Le fossé qui s'installe entre ces deux positions antinomiques paralyse la construction d'un véritable rapport de forces sur la question sociale et empêche d'accomplir les mutations de l'économie induites par le développement durable. Parce que la gauche et le syndicalisme européens ne parviennent pas à se projeter dans une dimension transnationale, ils prennent du retard dans la défense réelle des salariés et des exclus de chacun des pays de l'Union. Enfin, la critique pro-européenne de gauche est handicapée par le nanisme politique de ses dirigeants. Ils vont à reculons vers l'Europe, sans projet ni initiative.

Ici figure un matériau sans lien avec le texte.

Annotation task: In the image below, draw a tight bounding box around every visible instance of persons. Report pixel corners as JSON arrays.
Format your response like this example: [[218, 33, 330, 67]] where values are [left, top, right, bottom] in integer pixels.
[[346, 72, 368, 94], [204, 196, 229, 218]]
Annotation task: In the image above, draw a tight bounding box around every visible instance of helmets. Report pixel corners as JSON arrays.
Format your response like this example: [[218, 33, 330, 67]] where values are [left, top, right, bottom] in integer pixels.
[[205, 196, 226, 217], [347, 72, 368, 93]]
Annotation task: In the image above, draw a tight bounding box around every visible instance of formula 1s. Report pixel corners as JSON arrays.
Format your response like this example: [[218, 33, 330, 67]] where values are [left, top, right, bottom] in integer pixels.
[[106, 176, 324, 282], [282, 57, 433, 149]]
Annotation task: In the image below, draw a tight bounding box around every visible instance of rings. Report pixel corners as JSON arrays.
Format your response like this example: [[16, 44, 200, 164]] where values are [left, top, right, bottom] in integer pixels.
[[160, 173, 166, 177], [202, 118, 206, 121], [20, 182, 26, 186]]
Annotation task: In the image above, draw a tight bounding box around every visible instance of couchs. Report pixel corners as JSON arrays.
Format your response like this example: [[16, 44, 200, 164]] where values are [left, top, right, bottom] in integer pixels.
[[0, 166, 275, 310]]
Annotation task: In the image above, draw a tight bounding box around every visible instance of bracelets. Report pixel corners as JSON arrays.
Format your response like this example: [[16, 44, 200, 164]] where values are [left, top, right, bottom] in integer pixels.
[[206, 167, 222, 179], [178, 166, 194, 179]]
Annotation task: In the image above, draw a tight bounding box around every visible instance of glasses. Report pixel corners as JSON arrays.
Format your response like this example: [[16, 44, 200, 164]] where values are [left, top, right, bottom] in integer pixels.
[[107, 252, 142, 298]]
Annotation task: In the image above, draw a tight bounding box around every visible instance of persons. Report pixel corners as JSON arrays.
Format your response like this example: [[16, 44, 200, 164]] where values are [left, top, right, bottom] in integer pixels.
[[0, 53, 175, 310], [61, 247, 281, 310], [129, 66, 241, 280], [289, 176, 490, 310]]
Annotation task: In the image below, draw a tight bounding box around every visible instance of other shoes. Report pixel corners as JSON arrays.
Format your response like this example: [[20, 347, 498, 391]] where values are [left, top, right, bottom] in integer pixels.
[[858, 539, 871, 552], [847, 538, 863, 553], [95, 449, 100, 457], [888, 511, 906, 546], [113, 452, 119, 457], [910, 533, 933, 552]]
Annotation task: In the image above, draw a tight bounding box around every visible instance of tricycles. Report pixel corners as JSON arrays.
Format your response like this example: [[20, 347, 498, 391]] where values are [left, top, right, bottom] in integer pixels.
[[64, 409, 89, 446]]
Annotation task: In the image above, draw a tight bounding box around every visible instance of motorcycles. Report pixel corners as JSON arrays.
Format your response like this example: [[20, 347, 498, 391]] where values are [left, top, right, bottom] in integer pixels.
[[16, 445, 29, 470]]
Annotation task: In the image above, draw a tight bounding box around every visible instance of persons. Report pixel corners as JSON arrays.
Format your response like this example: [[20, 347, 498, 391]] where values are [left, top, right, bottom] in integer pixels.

Pourtant, avec la monnaie unique, le choix était clair : la fragmentation nationaliste ou une nouvelle avancée politique qui dépasse Maastricht. Amsterdam aurait dû poursuivre cet objectif. Il ne l'a pas fait. Pourtant, il y avait du bon dans le projet d'Amsterdam : accroître l'efficacité des politiques communes en matière de politique étrangère, de sécurité commune, de coopération policière et judiciaire, renforcer les prérogatives de la Cour de justice européenne, rapprocher l'Europe des citoyens, adapter le système institutionnel de l'Union en vue du grand élargissement. Aucun de ces objectifs n'a été atteint. Résultat : avec l'ouverture du processus d'élargissement, le risque est de dissoudre l'Union dans une grande Europe molle, sorte de confédération lâche où seuls le néolibéralisme, le monétarisme et les nationalismes trouveraient leurs petits. Nous ne laisserons pas tomber l'Europe dans ces ornières-là.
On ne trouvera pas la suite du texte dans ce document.